Arumi menghela napasnya, saudarinya itu memang sangat cuek terhadap keluarga kecilnya.
“Pasti tadi tidak ditawarkan makan ya?” tanya Arumi.
Asyila geleng-geleng kepala dan mengatakan bahwa dirinya lah yang masih kenyang.
“Tidak perlu kamu berbohong, Ibu sudah tahu sifat budemu itu. Dari dulu 'kan, bude kamu tidak suka dengan kita, terlebih lagi setelah kamu menikah dengan Nak Abraham. Ibu berharap, kedepannya bude mu insyaf dan bisa menerima kita. Sangat beda dengan pakde mu yang begitu baik,” jelas Arumi.
“Ibu, sudah tidak baik bicara seperti itu.
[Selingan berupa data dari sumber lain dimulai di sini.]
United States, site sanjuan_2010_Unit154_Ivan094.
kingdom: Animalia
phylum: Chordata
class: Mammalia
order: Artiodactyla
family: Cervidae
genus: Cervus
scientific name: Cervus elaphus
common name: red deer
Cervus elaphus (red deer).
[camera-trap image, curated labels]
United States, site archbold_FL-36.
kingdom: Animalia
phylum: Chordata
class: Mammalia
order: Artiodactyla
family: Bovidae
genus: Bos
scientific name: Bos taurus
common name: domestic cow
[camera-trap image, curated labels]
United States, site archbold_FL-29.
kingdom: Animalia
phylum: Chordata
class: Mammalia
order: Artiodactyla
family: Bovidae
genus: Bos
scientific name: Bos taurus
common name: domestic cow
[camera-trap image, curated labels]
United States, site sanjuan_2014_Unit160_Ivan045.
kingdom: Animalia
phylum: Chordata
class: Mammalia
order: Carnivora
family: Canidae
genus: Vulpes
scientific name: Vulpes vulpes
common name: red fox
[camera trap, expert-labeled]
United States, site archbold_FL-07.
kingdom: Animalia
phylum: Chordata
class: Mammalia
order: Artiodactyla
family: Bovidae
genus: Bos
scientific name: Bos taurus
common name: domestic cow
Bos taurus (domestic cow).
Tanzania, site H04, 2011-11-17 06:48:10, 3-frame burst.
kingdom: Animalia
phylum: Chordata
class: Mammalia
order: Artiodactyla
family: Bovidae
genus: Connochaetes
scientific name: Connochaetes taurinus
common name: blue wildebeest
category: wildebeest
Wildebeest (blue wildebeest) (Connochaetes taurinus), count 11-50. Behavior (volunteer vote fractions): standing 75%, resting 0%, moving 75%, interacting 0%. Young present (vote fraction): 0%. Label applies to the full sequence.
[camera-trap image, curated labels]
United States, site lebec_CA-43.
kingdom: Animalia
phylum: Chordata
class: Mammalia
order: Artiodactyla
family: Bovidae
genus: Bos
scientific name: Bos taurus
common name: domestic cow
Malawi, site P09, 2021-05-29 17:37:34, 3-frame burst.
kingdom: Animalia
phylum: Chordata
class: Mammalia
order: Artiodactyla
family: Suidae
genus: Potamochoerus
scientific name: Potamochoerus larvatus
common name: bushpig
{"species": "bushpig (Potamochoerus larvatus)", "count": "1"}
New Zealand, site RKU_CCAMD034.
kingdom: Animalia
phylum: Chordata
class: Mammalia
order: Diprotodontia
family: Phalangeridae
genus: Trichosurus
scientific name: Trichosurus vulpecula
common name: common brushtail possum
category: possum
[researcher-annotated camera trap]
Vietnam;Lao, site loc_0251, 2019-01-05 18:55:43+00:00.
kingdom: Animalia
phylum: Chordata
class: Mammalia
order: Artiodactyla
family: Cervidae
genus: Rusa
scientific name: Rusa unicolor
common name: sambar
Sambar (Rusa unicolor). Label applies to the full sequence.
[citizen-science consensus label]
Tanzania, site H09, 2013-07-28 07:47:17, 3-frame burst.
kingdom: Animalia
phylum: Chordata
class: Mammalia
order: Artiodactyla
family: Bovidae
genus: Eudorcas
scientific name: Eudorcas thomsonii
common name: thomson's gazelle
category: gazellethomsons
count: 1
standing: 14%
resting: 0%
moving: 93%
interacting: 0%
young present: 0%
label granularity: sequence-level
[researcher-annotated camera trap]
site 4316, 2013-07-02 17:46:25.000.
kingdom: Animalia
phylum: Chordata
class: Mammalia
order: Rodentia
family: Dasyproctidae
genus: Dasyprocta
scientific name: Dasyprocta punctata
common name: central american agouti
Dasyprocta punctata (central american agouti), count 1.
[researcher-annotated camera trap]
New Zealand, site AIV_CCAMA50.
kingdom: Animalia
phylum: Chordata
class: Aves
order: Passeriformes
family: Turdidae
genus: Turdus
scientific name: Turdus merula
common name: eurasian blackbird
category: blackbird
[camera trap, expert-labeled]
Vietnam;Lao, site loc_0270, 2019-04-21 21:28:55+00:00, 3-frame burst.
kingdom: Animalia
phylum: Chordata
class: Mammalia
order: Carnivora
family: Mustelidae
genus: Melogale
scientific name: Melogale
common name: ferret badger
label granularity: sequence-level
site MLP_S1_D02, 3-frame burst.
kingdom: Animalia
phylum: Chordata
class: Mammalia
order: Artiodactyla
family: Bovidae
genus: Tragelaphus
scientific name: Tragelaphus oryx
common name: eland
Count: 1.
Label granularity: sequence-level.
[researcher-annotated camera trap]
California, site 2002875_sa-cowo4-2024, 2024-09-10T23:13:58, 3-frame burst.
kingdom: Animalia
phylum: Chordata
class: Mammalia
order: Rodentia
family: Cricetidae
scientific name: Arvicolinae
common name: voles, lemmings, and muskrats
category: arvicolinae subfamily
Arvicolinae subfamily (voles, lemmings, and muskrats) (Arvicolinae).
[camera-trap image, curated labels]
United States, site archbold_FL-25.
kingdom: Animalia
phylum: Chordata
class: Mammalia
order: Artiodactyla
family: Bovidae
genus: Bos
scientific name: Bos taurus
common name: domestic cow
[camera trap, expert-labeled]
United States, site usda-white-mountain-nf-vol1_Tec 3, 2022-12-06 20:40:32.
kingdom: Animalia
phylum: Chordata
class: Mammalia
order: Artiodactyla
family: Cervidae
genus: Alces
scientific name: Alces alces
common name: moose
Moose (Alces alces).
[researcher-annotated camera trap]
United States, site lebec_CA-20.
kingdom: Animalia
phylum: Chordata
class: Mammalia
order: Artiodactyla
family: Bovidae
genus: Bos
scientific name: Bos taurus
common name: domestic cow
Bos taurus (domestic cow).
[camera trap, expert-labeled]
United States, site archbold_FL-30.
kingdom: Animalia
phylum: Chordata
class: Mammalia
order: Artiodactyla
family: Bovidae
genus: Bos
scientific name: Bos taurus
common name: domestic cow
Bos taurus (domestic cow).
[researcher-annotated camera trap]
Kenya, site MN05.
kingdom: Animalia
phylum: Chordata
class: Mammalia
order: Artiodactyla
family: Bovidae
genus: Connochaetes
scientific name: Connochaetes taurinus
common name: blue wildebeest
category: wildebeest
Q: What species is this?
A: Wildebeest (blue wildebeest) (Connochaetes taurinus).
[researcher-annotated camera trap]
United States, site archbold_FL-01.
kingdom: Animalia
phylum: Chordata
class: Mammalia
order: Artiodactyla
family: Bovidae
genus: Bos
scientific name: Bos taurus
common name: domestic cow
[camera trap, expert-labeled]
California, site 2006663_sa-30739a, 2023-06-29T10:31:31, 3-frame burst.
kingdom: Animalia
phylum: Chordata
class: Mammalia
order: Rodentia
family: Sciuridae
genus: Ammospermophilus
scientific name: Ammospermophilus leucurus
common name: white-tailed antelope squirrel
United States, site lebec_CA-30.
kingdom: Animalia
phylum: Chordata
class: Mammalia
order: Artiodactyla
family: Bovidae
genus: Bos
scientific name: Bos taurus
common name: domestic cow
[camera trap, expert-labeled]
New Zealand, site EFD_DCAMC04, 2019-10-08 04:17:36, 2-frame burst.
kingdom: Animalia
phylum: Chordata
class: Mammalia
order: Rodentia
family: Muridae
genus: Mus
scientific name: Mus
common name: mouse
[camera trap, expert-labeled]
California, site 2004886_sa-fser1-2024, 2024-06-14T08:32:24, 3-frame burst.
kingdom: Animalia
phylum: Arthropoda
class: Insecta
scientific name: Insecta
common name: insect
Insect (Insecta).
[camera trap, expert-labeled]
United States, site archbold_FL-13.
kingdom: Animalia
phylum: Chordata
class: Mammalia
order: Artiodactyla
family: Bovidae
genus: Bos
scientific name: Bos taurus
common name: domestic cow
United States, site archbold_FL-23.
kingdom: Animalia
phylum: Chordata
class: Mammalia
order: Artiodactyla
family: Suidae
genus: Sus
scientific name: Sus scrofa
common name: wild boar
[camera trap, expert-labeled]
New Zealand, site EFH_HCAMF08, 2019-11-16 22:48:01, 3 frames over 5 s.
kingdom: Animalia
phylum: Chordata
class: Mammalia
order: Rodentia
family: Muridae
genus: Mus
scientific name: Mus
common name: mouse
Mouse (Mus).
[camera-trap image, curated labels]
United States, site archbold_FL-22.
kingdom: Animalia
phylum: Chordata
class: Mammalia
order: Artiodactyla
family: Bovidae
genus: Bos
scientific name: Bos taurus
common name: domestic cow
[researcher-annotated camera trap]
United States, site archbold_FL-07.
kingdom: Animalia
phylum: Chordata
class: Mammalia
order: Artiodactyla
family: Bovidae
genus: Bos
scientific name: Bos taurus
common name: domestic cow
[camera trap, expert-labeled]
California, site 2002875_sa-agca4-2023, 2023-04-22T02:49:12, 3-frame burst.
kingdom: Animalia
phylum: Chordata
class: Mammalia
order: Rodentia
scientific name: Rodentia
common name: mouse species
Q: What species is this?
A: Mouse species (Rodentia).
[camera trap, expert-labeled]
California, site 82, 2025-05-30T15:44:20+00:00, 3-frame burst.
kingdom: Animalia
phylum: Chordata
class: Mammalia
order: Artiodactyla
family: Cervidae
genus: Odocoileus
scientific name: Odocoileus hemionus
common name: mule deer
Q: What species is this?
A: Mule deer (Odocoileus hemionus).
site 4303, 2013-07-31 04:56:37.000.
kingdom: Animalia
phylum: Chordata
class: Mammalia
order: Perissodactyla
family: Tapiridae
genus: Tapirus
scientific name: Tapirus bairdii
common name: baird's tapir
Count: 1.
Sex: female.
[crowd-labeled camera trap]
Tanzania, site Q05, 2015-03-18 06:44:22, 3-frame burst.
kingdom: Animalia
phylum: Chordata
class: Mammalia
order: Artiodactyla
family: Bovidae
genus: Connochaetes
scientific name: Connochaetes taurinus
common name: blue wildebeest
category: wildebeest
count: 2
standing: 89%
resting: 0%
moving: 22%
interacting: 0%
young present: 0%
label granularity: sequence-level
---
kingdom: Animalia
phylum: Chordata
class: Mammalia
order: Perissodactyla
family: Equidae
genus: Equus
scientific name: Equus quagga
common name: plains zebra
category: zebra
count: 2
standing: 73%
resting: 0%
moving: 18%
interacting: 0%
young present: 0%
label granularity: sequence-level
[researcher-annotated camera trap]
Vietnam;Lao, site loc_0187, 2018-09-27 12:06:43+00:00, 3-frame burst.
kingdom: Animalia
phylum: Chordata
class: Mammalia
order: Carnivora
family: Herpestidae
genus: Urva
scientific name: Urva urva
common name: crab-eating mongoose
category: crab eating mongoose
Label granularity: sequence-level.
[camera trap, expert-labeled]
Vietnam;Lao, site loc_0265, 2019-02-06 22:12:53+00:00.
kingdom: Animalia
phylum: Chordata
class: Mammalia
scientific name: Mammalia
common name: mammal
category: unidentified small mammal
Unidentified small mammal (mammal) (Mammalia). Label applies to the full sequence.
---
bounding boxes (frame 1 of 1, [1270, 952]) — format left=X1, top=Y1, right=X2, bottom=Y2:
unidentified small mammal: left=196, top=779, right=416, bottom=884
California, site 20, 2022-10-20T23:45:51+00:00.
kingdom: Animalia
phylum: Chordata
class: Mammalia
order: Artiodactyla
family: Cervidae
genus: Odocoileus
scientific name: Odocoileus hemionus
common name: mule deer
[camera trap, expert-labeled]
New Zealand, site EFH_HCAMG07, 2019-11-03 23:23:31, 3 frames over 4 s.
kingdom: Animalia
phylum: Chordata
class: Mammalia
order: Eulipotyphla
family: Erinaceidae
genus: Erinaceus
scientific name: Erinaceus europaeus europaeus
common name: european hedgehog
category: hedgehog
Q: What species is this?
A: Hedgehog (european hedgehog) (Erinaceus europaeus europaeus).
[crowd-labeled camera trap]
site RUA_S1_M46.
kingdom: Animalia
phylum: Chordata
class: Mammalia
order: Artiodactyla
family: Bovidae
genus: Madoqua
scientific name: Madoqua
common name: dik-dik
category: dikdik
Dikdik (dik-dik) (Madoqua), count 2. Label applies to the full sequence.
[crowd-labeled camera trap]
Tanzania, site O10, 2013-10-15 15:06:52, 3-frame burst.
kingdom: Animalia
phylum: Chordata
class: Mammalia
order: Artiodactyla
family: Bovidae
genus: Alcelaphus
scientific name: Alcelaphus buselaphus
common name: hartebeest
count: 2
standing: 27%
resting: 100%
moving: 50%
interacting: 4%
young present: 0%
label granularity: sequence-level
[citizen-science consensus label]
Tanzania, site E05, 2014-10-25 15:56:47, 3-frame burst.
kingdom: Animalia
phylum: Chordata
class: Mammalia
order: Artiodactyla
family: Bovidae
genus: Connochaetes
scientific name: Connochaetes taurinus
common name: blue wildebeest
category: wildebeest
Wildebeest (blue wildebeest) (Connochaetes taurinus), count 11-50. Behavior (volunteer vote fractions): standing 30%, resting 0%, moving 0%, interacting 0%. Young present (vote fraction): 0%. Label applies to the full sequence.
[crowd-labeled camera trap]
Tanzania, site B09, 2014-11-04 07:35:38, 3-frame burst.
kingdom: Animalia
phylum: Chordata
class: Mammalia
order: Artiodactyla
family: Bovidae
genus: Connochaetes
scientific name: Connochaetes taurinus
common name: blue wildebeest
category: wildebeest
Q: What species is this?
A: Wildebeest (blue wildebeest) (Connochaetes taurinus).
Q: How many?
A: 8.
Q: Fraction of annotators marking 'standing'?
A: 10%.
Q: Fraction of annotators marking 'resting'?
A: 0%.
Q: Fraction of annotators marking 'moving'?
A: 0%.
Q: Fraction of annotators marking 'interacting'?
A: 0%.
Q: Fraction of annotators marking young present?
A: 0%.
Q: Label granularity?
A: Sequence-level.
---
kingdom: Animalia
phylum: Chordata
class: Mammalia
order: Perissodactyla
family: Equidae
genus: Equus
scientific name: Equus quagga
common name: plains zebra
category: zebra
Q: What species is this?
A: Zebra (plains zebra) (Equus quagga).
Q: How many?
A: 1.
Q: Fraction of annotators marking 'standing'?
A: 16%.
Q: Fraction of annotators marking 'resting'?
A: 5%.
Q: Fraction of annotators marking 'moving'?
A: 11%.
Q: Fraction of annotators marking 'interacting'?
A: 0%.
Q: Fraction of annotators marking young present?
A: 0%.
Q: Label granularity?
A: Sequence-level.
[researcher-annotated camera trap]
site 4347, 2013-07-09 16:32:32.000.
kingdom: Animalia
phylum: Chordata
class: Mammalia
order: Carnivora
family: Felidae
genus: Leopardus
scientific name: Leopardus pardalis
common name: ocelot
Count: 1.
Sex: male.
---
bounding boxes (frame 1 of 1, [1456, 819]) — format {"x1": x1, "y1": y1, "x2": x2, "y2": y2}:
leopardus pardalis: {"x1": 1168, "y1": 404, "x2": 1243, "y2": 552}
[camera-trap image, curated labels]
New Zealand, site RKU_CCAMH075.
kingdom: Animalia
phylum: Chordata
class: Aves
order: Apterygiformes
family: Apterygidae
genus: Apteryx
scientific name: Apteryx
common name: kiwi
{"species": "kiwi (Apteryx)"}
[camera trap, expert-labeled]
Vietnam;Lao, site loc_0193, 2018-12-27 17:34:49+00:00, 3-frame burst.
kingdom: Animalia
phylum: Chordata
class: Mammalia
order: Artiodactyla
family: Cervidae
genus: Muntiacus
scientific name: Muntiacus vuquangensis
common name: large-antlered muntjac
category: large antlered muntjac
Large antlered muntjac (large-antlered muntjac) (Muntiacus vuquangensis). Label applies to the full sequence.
Asyila sekarang ingin membuat tempe goreng, Ibu mau membantu Asyila?” tanya Asyila.
“Tentu saja, kalau begitu Ibu yang membuat bumbunya dan kamu yang mengiris tempenya!”
“Baik, Ibu!” seru Asyila dan segera mengambil tempe yang sudah jadi di dalam kulkas. Kemudian, mengirisnya menjadi beberapa irisan tipis agar renyah ketika dimakan.